What is needed - Where the line with "- YAP^S127A+L30P (pairwise, without" appears in the records below, start there and transcribe each line exactly through the last.

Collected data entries

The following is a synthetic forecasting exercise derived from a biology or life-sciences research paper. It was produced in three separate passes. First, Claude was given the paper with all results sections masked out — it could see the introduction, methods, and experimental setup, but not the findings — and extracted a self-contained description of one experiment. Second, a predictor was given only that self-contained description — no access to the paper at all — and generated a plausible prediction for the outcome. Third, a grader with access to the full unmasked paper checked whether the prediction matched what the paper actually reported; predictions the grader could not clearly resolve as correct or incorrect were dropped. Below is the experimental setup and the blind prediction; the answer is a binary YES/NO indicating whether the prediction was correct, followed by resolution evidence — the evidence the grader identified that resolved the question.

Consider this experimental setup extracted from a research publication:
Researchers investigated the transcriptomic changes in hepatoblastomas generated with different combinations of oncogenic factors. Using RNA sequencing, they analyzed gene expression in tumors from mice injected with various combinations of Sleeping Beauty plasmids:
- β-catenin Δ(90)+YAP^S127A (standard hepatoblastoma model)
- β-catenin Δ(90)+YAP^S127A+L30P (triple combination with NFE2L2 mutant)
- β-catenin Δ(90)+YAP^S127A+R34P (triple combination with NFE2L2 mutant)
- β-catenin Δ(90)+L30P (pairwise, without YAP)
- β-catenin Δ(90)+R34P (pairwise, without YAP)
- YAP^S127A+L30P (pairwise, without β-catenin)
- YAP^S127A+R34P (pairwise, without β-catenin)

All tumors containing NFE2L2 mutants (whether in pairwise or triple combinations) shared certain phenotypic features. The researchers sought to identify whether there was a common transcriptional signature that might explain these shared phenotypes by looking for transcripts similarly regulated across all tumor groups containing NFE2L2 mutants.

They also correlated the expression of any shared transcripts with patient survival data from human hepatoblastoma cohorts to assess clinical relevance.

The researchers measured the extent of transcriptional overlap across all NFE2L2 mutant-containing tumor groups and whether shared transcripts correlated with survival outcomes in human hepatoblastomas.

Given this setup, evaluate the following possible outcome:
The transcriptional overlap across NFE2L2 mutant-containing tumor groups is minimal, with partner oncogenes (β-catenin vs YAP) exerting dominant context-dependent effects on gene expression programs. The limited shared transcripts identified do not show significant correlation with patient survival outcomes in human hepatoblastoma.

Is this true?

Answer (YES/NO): NO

Result below -
- YAP^S127A+L30P (pairwise, without β-catenin)
- YAP^S127A+R34P (pairwise, without β-catenin)

All tumors containing NFE2L2 mutants (whether in pairwise or triple combinations) shared certain phenotypic features. The researchers sought to identify whether there was a common transcriptional signature that might explain these shared phenotypes by looking for transcripts similarly regulated across all tumor groups containing NFE2L2 mutants.

They also correlated the expression of any shared transcripts with patient survival data from human hepatoblastoma cohorts to assess clinical relevance.

The researchers measured the extent of transcriptional overlap across all NFE2L2 mutant-containing tumor groups and whether shared transcripts correlated with survival outcomes in human hepatoblastomas.

Given this setup, evaluate the following possible outcome:
The transcriptional overlap across NFE2L2 mutant-containing tumor groups is minimal, with partner oncogenes (β-catenin vs YAP) exerting dominant context-dependent effects on gene expression programs. The limited shared transcripts identified do not show significant correlation with patient survival outcomes in human hepatoblastoma.

Is this true?

Answer (YES/NO): NO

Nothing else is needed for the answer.